WRITTEN TASKS
1. In the wptr-to-GART patch email, what does MES FW need WPTR BOs to be mapped into GART for?
2. Reproduce the wptr-to-GART patch email from "Am 04.10.23 um" up to and including "lookup (Bas, Christian).", switching "usermode" to "user-mode".
3. Carry on the wptr-to-GART patch email from the point where it stops.

Re: [PATCH v6 7/9] drm/amdgpu: map wptr BO into GART

[Date Prev][Date Next][Thread Prev][Thread Next][Date Index][Thread Index]

 



Am 04.10.23 um 23:34 schrieb Felix Kuehling:

On 2023-09-18 06:32, Christian König wrote:
Am 08.09.23 um 18:04 schrieb Shashank Sharma:
To support oversubscription, MES FW expects WPTR BOs to
be mapped into GART, before they are submitted to usermode
queues. This patch adds a function for the same.

V4: fix the wptr value before mapping lookup (Bas, Christian).
V5: Addressed review comments from Christian:
     - Either pin object or allocate from GART, but not both.
     - All the handling must be done with the VM locks held.

Cc: Alex Deucher <alexander.deucher@xxxxxxx>
Cc: Christian Koenig <christian.koenig@xxxxxxx>
Signed-off-by: Shashank Sharma <shashank.sharma@xxxxxxx>
Signed-off-by: Arvind Yadav <arvind.yadav@xxxxxxx>
---
  drivers/gpu/drm/amd/amdgpu/gfx_v11_0.c        | 81 +++++++++++++++++++
  .../gpu/drm/amd/include/amdgpu_userqueue.h    |  1 +
  2 files changed, 82 insertions(+)

diff --git a/drivers/gpu/drm/amd/amdgpu/gfx_v11_0.c b/drivers/gpu/drm/amd/amdgpu/gfx_v11_0.c
index e266674e0d44..c0eb622dfc37 100644
--- a/drivers/gpu/drm/amd/amdgpu/gfx_v11_0.c
+++ b/drivers/gpu/drm/amd/amdgpu/gfx_v11_0.c
@@ -6427,6 +6427,79 @@ const struct amdgpu_ip_block_version gfx_v11_0_ip_block =
      .funcs = &gfx_v11_0_ip_funcs,
  };
  +static int
+gfx_v11_0_map_gtt_bo_to_gart(struct amdgpu_device *adev, struct amdgpu_bo *bo)
+{
+    int ret;
+
+    ret = amdgpu_bo_reserve(bo, true);
+    if (ret) {
+        DRM_ERROR("Failed to reserve bo. ret %d\n", ret);
+        goto err_reserve_bo_failed;
+    }
+
+    ret = amdgpu_ttm_alloc_gart(&bo->tbo);
+    if (ret) {
+        DRM_ERROR("Failed to bind bo to GART. ret %d\n", ret);
+        goto err_map_bo_gart_failed;
+    }
+
+    amdgpu_bo_unreserve(bo);

The GART mapping can become invalid as soon as you unlock the BOs.

DATASET CONTENT
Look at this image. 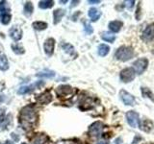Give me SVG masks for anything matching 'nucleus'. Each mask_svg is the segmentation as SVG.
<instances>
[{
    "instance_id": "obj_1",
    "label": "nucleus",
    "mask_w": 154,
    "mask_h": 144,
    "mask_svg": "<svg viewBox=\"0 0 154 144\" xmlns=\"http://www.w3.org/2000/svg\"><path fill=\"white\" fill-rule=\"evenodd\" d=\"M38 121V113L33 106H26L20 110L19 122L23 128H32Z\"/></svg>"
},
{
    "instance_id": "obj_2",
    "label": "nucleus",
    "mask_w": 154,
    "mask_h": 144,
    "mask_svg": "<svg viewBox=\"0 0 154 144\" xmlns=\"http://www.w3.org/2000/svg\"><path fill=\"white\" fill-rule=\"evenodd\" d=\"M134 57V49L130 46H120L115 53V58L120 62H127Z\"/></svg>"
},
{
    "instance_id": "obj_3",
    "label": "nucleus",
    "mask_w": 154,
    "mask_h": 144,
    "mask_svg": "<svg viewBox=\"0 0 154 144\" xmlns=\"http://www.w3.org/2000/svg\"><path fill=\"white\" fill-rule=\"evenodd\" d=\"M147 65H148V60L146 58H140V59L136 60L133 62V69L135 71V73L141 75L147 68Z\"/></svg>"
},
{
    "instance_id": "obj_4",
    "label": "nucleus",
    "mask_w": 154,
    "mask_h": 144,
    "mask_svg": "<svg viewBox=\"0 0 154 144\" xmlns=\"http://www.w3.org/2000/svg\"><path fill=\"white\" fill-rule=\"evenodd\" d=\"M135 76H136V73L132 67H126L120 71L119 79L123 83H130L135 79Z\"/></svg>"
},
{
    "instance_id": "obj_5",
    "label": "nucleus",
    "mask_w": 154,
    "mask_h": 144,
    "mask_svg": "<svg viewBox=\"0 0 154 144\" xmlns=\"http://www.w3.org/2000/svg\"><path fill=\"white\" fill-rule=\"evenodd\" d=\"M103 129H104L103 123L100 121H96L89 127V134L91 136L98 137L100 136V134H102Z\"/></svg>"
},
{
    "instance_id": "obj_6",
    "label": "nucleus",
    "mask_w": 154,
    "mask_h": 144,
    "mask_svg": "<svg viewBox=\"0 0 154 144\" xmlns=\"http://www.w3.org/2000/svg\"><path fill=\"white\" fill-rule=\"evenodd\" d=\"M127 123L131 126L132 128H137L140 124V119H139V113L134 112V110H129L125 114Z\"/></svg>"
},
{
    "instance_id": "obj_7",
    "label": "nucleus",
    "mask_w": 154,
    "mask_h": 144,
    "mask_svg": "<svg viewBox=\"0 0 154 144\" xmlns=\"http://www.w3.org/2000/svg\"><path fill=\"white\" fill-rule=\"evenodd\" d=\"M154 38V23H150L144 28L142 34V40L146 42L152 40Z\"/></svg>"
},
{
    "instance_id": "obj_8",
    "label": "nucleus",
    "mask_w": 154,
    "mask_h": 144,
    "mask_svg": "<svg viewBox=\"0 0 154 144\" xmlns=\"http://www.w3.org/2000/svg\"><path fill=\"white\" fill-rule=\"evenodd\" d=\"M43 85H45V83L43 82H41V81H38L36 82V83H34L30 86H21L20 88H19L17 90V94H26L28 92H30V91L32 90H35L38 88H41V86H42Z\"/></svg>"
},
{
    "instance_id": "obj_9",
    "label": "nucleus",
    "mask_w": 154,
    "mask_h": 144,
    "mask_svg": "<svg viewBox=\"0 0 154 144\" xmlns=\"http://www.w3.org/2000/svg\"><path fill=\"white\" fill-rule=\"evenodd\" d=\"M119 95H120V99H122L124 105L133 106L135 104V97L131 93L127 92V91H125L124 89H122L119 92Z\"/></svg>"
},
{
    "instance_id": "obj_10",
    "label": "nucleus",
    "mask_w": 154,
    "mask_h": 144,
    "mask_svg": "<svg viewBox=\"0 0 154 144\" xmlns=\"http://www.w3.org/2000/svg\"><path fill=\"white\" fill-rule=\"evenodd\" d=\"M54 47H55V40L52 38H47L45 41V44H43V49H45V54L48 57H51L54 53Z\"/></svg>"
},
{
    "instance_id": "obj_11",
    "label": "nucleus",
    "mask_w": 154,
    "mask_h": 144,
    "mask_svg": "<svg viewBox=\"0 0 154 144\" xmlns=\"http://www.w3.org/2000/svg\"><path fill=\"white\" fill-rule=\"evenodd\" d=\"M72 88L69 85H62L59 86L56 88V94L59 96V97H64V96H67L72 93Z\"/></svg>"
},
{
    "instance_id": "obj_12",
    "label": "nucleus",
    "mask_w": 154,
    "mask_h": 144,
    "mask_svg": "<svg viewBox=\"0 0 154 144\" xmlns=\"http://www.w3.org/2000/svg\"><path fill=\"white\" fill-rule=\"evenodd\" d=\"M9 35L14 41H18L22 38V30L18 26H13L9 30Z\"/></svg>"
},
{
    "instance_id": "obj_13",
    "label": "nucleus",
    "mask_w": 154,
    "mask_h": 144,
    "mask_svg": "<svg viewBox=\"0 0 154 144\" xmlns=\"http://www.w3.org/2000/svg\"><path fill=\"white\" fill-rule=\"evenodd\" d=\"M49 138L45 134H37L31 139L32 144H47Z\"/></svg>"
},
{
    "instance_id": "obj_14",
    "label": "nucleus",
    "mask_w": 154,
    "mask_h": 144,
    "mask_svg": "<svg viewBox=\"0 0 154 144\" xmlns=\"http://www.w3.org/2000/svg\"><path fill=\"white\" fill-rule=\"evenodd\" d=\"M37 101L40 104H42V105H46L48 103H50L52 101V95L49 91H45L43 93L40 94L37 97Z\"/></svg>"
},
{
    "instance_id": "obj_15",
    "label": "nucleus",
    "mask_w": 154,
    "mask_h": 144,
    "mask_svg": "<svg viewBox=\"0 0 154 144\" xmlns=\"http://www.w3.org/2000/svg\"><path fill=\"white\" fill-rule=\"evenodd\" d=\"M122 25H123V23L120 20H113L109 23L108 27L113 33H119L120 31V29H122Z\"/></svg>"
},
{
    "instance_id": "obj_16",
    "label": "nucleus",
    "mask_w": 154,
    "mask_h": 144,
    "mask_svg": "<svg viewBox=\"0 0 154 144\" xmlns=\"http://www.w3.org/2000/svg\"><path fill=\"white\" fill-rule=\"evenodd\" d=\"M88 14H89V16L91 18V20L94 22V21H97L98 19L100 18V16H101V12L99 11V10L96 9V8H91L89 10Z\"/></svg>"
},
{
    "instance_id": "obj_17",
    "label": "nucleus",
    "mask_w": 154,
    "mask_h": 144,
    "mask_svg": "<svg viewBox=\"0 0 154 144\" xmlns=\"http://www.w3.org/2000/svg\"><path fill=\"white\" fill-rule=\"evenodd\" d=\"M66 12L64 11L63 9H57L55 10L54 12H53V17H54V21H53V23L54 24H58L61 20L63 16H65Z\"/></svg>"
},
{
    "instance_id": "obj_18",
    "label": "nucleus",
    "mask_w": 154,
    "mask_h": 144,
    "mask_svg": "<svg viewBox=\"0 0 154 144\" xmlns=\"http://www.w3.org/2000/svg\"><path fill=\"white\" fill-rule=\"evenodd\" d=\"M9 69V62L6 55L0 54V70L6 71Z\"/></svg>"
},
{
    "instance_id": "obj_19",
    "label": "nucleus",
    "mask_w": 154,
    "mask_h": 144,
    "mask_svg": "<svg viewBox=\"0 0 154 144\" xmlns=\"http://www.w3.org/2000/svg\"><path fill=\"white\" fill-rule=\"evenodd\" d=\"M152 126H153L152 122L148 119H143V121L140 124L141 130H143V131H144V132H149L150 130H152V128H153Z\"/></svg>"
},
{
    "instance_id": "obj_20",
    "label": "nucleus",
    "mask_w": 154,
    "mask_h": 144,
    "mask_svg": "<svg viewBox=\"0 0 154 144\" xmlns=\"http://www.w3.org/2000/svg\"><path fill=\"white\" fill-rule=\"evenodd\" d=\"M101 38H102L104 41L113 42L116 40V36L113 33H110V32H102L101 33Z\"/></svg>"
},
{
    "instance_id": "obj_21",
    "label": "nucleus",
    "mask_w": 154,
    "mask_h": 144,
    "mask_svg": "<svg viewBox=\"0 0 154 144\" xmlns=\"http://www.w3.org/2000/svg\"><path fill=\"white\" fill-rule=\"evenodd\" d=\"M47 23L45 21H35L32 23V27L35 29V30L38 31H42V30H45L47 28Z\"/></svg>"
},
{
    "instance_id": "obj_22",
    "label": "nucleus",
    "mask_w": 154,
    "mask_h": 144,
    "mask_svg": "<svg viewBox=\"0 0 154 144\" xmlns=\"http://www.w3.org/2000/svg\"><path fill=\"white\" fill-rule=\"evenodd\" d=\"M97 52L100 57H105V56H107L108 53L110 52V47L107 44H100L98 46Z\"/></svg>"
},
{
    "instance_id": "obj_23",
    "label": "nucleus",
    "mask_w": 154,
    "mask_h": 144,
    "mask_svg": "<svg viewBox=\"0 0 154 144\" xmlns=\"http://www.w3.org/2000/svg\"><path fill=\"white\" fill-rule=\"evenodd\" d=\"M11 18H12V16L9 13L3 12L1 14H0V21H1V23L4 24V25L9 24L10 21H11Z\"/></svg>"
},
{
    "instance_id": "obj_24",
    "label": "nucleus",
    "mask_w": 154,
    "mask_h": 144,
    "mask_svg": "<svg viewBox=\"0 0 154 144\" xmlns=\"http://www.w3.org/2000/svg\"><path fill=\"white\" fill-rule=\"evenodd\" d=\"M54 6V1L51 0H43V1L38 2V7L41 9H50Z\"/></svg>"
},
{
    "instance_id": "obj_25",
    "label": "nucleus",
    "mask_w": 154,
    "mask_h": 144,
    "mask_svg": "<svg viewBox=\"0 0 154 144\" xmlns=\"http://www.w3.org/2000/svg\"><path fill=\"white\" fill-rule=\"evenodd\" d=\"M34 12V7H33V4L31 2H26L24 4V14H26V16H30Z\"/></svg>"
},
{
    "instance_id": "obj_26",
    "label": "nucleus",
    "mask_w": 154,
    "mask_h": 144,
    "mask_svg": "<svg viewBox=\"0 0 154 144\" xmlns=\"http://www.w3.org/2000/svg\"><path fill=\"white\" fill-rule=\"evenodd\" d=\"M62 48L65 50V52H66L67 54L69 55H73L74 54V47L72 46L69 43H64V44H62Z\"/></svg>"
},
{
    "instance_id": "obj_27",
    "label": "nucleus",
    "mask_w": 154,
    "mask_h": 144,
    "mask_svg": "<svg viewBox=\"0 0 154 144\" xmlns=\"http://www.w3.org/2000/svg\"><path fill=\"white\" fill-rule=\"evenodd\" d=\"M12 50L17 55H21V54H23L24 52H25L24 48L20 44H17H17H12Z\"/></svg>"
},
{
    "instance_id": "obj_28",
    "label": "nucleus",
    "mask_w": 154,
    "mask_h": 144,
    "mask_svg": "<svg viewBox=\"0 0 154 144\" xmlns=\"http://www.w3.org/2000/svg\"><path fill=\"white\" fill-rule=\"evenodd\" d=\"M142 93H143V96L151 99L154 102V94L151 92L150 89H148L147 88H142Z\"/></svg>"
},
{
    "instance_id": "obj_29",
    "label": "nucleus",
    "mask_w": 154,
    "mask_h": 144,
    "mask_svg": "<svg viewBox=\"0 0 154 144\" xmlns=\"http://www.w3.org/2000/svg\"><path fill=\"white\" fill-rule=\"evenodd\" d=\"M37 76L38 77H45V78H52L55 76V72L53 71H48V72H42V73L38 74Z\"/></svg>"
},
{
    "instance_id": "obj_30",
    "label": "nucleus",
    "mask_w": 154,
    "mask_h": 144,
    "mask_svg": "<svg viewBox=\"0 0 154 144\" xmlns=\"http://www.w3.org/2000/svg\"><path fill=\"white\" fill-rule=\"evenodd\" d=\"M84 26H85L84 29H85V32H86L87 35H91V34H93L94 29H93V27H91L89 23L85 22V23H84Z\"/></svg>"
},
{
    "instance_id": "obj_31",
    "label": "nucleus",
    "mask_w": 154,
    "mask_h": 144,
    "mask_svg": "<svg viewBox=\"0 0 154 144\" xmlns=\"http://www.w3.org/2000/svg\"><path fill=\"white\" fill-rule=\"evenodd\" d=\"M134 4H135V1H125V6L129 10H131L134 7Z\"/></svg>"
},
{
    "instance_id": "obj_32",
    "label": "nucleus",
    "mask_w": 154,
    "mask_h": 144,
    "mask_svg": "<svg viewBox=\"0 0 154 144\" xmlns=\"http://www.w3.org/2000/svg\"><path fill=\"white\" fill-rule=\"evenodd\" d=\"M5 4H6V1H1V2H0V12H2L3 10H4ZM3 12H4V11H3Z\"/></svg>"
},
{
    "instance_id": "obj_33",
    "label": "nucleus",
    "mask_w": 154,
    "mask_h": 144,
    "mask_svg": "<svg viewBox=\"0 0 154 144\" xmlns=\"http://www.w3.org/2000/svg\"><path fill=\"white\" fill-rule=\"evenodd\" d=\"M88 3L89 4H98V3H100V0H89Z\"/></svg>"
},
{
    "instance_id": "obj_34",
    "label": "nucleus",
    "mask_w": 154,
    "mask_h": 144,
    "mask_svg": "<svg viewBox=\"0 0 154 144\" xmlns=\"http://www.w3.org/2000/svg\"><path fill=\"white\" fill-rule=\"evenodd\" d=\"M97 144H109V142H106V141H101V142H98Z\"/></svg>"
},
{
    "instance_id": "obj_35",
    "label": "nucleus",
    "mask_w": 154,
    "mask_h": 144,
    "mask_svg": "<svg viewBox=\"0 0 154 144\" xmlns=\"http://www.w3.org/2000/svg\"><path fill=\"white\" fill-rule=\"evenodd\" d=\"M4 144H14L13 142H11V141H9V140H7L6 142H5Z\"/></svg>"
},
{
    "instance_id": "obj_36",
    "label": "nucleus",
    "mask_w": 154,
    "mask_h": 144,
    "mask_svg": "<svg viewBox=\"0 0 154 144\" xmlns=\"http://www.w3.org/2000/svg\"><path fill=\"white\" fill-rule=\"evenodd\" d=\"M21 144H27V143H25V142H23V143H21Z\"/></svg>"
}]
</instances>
---
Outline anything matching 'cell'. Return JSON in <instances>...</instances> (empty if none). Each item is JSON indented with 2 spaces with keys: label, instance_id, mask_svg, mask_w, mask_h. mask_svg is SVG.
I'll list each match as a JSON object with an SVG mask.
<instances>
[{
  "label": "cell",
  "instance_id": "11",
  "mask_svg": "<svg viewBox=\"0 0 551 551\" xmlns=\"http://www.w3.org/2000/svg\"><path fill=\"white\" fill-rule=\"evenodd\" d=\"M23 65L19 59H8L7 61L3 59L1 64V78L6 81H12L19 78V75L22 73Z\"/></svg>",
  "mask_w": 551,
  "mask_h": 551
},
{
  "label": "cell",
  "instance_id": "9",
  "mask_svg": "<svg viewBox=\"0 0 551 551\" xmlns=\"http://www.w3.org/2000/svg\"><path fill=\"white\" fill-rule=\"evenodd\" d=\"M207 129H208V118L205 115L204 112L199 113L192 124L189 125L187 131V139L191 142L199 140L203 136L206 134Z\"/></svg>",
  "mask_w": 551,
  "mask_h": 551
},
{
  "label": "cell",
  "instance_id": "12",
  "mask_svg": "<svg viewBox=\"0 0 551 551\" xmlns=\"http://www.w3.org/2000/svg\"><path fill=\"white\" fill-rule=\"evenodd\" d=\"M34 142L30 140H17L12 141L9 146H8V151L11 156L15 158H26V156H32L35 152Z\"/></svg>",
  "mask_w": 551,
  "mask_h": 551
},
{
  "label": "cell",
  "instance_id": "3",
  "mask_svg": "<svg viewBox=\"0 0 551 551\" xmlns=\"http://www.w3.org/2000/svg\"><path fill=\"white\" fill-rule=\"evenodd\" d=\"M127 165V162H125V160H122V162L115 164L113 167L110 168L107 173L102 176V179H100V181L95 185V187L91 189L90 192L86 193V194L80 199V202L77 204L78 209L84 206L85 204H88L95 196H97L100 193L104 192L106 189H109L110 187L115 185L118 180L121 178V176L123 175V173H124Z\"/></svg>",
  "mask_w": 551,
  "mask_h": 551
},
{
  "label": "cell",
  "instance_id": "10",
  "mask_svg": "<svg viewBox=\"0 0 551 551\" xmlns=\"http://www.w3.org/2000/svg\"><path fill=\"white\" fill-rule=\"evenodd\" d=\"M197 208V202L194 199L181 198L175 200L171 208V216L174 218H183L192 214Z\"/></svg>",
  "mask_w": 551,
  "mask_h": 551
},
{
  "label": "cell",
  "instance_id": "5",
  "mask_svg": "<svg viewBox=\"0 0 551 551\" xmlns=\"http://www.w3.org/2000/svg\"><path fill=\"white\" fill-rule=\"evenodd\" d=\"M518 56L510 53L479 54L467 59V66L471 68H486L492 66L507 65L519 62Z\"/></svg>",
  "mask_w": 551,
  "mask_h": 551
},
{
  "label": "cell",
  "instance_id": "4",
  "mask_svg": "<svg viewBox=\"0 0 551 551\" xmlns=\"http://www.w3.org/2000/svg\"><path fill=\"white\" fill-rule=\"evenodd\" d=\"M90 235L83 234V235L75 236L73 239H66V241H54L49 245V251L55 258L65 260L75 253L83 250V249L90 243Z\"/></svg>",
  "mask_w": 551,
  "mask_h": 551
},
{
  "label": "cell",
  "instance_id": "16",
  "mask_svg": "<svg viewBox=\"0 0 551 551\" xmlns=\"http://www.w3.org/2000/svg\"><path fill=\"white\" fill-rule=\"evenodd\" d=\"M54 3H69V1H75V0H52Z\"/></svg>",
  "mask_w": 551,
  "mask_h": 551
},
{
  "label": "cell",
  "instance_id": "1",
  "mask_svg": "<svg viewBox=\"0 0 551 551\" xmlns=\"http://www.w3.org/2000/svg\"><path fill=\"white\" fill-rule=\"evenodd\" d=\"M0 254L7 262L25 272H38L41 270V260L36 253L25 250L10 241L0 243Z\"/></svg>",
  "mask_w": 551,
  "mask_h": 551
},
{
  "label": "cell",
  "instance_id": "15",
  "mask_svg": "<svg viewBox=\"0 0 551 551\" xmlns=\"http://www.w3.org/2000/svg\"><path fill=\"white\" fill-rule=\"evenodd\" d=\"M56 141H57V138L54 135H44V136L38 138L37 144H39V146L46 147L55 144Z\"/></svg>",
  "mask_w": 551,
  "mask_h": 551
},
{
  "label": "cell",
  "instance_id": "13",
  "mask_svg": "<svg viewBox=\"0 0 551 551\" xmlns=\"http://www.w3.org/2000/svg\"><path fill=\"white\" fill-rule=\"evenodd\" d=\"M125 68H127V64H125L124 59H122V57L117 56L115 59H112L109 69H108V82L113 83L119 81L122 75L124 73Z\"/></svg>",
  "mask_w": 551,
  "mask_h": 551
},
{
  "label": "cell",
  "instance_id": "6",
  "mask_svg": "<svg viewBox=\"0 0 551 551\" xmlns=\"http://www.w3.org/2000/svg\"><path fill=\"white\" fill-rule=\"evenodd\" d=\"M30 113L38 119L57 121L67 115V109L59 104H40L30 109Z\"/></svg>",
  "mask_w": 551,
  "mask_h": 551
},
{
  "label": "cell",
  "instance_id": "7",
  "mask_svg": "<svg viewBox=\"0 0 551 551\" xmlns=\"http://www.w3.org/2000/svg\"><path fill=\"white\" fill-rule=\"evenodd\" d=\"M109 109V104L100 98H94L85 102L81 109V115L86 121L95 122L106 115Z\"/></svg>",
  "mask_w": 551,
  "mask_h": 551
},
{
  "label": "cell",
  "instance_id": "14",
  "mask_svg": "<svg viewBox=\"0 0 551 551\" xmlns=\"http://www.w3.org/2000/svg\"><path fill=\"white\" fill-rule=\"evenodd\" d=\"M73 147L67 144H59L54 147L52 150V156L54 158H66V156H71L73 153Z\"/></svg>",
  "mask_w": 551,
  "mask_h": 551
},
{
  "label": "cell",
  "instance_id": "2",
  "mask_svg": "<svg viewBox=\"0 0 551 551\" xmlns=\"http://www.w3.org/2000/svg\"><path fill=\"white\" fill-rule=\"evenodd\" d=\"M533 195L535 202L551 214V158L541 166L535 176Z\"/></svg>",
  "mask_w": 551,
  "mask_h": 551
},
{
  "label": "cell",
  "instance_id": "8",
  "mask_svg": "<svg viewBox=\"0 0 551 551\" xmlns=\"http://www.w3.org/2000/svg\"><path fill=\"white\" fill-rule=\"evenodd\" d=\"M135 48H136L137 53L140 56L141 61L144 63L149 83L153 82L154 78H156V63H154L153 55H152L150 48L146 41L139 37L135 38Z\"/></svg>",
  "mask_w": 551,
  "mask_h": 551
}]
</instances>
---
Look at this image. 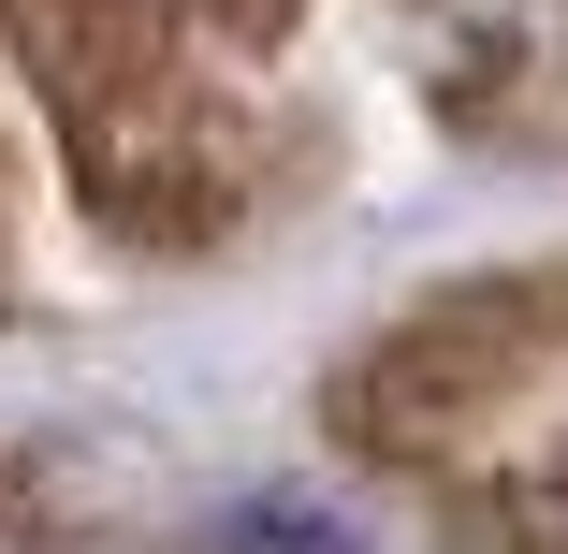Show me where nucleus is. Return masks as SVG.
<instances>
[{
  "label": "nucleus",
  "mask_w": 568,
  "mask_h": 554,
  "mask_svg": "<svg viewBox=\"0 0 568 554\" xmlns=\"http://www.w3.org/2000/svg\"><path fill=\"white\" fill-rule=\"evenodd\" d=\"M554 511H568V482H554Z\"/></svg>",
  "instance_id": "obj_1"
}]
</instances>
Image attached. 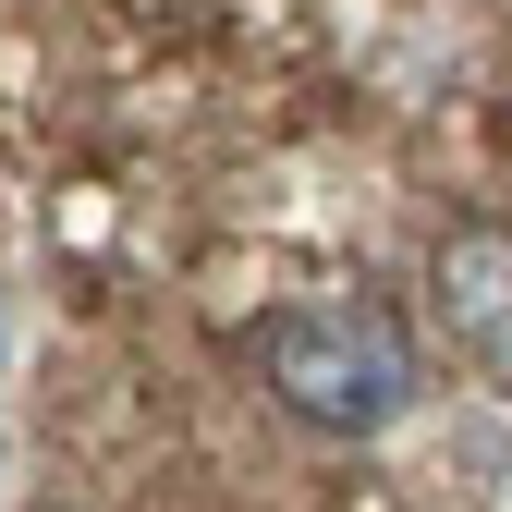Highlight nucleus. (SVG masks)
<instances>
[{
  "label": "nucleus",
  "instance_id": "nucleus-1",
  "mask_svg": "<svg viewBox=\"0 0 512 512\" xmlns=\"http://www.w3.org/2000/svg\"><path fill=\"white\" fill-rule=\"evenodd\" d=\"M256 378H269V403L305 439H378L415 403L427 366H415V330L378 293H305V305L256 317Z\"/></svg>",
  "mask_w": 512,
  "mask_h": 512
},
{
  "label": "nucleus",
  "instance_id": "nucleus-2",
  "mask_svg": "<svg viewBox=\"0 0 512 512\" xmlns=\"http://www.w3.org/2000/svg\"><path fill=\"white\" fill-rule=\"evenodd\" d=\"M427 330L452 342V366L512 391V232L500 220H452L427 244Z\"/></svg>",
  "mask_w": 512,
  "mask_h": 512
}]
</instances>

WRITTEN RESPONSES
1. To support oversubscription.

2.
Am 04.10.23 um 23:34 schrieb Felix Kuehling:

On 2023-09-18 06:32, Christian König wrote:
Am 08.09.23 um 18:04 schrieb Shashank Sharma:
To support oversubscription, MES FW expects WPTR BOs to
be mapped into GART, before they are submitted to user-mode
queues. This patch adds a function for the same.

V4: fix the wptr value before mapping lookup (Bas, Christian).

3.
You need to attach an eviction fence for this to work correctly.

Don't you need an eviction fence on the WPTR BO regardless of the GTT mapping?

Yeah, indeed :)

Long story short we need a general eviction fence handling for BOs.

Regards,
Christian.


Regards,
  Felix



+    bo = amdgpu_bo_ref(bo);
+
+    return 0;
+
+err_map_bo_gart_failed:
+    amdgpu_bo_unreserve(bo);
+err_reserve_bo_failed:
+    return ret;
+}
+
+static int
+gfx_v11_0_create_wptr_mapping(struct amdgpu_device *adev,
+                  struct amdgpu_usermode_queue *queue,
+                  uint64_t wptr)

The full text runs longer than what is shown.